Some searching led me to exiftool - a wonderful utility to extract *all* the hidden goodness from your camera image headers.  A command line utility to boot (a GUI is available for the less righteous - windows only).  But for us Mac and Linux folk it is full on shell time.  Pull up that terminal get crackin!  Some thrashing around and sure enough, with the right incantation I got it to spit out...

28 C

Time to get real sweaty and pull on another hair-shirt.  Some hours later - with shell script higgledy piggledy- a file including a table for each dark exposure was mine for the taking.

*Insert LOST return from backstory sound effect*

I knew that using Live View and heck, just shooting images, would heat up the camera (why have a "too hot" warning otherwise) but I was quite surprised by what I found.  The results are shown in the graph below.

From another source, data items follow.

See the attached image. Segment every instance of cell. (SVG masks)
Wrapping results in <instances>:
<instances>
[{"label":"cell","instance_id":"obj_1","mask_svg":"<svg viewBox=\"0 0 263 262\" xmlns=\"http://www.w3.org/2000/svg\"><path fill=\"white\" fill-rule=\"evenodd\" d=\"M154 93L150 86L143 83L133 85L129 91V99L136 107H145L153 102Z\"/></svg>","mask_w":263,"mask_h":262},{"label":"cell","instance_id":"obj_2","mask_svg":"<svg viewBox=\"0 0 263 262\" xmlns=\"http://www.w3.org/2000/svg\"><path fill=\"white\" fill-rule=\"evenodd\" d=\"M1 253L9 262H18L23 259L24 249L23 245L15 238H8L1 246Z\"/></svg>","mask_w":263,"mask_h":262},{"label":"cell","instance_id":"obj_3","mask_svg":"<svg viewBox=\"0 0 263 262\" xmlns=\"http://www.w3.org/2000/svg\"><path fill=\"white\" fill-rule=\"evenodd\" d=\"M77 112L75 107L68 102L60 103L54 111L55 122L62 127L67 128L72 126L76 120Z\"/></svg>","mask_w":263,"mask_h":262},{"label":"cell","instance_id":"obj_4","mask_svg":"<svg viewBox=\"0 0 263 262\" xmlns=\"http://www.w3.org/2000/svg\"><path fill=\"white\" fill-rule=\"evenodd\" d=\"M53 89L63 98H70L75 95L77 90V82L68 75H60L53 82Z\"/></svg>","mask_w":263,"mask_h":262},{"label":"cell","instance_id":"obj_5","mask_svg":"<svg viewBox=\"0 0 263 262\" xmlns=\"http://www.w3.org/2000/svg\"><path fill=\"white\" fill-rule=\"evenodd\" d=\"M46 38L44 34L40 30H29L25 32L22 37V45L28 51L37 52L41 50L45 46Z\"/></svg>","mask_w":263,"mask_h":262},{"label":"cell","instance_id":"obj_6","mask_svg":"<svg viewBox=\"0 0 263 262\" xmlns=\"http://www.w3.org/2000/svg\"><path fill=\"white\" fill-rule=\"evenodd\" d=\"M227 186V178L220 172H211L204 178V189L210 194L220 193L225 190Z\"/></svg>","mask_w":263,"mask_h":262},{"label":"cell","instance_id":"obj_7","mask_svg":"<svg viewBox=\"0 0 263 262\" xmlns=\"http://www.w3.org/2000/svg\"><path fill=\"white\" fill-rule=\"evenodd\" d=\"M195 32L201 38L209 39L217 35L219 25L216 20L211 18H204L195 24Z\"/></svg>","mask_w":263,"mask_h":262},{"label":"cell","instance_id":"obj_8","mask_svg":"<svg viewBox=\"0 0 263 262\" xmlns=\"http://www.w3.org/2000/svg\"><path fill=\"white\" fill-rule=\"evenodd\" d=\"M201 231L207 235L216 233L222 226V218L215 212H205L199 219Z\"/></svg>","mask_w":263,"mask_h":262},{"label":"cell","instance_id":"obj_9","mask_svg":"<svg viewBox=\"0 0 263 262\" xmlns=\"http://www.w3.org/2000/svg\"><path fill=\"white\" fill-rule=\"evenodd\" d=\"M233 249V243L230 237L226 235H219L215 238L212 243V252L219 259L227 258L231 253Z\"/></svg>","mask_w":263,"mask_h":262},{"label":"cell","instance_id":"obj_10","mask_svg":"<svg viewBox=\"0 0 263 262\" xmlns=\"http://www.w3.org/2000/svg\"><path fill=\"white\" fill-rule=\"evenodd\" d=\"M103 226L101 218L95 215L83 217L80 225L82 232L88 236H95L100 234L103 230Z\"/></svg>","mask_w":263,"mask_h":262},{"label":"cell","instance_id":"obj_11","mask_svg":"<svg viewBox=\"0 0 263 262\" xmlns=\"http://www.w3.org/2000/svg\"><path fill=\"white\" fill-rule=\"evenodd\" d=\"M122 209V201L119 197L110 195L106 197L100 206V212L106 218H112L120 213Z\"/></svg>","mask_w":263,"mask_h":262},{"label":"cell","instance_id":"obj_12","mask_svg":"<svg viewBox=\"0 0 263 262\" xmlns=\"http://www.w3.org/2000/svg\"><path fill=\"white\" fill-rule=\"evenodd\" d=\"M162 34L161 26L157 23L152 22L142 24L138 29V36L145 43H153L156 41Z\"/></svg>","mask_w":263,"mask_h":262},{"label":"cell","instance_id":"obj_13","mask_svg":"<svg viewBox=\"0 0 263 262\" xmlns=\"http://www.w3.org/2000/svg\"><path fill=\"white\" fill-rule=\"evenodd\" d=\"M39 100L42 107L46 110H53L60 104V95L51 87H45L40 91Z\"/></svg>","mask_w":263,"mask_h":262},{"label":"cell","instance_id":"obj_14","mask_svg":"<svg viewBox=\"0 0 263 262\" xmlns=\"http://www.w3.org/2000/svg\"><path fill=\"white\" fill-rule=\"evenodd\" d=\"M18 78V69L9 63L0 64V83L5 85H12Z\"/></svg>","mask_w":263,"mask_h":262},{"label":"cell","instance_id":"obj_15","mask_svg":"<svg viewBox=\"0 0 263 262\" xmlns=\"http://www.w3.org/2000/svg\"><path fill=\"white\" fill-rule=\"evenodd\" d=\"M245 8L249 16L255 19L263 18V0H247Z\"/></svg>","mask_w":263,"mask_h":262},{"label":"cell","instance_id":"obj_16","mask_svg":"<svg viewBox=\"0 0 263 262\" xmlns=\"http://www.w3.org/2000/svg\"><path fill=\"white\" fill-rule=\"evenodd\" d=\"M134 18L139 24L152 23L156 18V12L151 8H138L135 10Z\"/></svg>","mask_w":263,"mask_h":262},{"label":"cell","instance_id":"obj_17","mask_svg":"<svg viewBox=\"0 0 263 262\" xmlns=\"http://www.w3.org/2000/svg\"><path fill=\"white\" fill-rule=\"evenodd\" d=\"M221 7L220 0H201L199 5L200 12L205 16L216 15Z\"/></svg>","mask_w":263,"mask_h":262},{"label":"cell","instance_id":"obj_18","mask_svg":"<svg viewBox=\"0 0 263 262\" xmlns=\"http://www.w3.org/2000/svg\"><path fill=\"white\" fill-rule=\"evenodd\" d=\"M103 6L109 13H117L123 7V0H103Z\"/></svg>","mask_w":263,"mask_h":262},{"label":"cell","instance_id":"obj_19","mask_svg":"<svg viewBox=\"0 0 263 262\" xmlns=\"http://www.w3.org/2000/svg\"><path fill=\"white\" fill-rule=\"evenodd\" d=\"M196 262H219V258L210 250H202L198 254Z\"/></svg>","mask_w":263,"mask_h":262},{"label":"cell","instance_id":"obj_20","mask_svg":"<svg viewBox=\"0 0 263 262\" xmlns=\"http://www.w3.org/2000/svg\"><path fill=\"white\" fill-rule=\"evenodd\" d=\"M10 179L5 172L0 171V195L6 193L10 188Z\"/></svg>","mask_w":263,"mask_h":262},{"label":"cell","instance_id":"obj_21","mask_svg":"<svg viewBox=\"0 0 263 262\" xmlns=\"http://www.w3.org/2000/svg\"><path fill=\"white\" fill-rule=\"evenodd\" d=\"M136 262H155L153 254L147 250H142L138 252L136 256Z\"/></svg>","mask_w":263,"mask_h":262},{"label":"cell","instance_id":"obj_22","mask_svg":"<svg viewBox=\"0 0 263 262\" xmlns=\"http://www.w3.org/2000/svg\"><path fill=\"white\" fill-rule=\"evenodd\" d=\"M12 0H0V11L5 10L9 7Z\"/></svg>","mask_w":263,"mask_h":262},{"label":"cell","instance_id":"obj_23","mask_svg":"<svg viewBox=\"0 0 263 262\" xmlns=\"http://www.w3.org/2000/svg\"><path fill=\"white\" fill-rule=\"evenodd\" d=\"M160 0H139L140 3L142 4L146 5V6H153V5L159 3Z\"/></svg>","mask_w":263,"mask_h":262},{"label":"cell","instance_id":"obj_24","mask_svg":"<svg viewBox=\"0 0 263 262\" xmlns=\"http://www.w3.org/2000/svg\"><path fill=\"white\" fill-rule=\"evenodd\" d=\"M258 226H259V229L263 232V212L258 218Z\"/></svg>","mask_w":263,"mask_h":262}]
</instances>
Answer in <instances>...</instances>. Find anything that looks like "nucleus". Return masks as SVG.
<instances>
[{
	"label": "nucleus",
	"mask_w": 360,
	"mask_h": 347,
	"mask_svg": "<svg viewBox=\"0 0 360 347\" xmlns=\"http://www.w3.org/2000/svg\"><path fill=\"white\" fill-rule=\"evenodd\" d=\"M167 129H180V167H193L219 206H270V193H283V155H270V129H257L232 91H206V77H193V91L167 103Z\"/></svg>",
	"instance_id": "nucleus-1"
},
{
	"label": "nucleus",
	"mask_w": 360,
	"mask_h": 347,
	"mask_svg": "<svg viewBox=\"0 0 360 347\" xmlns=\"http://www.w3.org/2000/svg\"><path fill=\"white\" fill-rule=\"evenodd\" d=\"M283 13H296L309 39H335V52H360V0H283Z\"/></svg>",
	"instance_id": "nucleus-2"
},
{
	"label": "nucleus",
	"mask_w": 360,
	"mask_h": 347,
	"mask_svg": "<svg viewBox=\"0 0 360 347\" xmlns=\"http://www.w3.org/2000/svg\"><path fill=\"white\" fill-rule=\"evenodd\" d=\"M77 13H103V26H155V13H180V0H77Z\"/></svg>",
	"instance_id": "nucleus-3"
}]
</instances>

First just follow the blue diamonds.  Start with the camera turned off and equilibrated out in the garage.  Ambient temperature steady at 60F.  Set timer to expose for 60seconds, wait 15seconds, take another.  Wash, rinse, repeat.  See temperature climb.  See temperature rise to over 90F!  Yikes.

OK.  Say you are willing to put in a 60sec delay between exposures to give the sensor time to "cool down".  Follow the red diamonds.  Better, but hey, still pushing a 20F rise in 45minutes.

Even a two minute interval doesn't buy much and I'm not waiting around that long.  An ambient temperature of 38F allows for shorter intervals and the temp levels off quicker.  But instead of a brisk 40F you are actually imaging at a balmy 60F.

A check of my light frames shot in the field show the same effect.  Only difference is the camera *starts* warm since I have taken test exposures, focused with Live View and whatnot.  Those first few shutter clicks get you warmed up in a hurry.   Guess we know where all that energy stored in the battery goes.  Huh.

The bad news is self-evident.  The good news is that it is at least possible to know the temperatures of your frames and match darks accordingly.  The not so good news it that doing that is a bit of a pain.  The great news is that one can get just fine images not worrying about this.   More shooting, less fussing = more fun.  But for those of us with a closet full of hair-shirts ... no rest for the weary.  Dang, yet another advantage those cooled-CCD folks have.

How does one use exiftool to get at all this?  I'll post what I've learned later.  For now I leave you with this handy tip.

If you are ever caught out lost and freezing in a forest ... just curl up around your DSLR and hit the shutter every minute or two until help arrives.   You heard it here first.